Small cell lung cancer (SCLC) is among the most aggressive and deadly human cancers. It represents approximately 15% of all lung cancers, and it is responsible for over 30,000 deaths in the U.S. and 200,000 deaths worldwide every year. SCLC responds to treatment in most cases, but comes back frequently and aggressively with the majority of patients dying within a year of diagnosis. SCLC is overrepresented in Veterans, is understudied, and comprises <5% of federal cancer research funding despite being the sixth leading cause of cancer death. It is not yet well understood how and why small cell lung cancer comes back resistant to chemotherapy after such a good initial response. There are multiple potential explanations all coming from the fact that there are multiple subgroups of SCLC cells living together in the same tumor. Dr. Lehman used new techniques to measure 30+ proteins in hundreds of thousands of tumor cells to identify multiple subgroups present in tumors, which change with cancer treatment. Some of these subgroups have markers similar to potential “cancer stem cells.” The goal of this proposal is to expand on this prior work by sorting these subgroups based on their replication and markers and using another technique called single-cell RNAseq to understand how these cells work and compare them to human small cell tumors obtained from a patient tissue bank. This proposal will also grow these subgroups in culture and manipulate their signaling to help identify new targeted therapies for these subgroups. This work will address the LCRP areas of emphasis on innovative strategies to understand treatment resistance, tumor heterogeneity (innovative strategies for recurrence prevention), predictive markers to assist with therapeutic decision-making, innovative strategies for the treatment of lung cancer, and progression/evolution to metastatic disease.
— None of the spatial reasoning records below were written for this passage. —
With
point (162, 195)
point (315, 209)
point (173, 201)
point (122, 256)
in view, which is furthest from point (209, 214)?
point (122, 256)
Dr. Lehman is a practicing VA medical oncologist who focuses his research and patient care on Veterans with SCLC. His goals is to use his background as a developmental biologist to better understand how SCLC recurs after treatment and kills patients to prevent these deaths and lead to more effective, longer lasting treatments. This award will provide support for Dr. Lehman to continue his training in new technical areas such as specific cell culturing techniques and build his body of work in the field to support continued innovative work on these subpopulations that Dr. Lehman has identified. This plan will support Dr. Lehman at the VA Nashville and VUMC as he builds new therapeutic approaches and expands these proposed experiments. The local environment has many supportive thoracic oncologists, a large number of patients and Veterans with SCLC, and a group specifically dedicated with a federal grant to modeling how SCLC grows (which works very well with Dr. Lehman’s novel techniques and research interests). This is the ideal location, setting, and time for this proposed work.

Unfortunately, this work will not immediately lead to improved patient care in SCLC; however, it will form the building blocks for a better understanding of how SCLC works, which may lead to new strategies attacking these specific subgroups of cells in patient tumors. Even confirming that these multiple subpopulations work together and that multiple cell populations that grow differently, including a rare, stem-like, cell population, would advance the field and suggest new treatment options for patient. If the initial targeting studies are successful, there are agents in clinical trials that already target these pathways, so the translational project could begin as soon as 2-3 years post completion of this work.

This work could dramatically affect how we view SCLC by allowing researcher to technically better understand SCLC at the single cell level and as groups. SCLC is overrepresented in the Veteran population, and this proposal uses tissue obtained at a VA center to help us to better understand this disease and lead to better outcomes for Veterans and their families with lung cancer.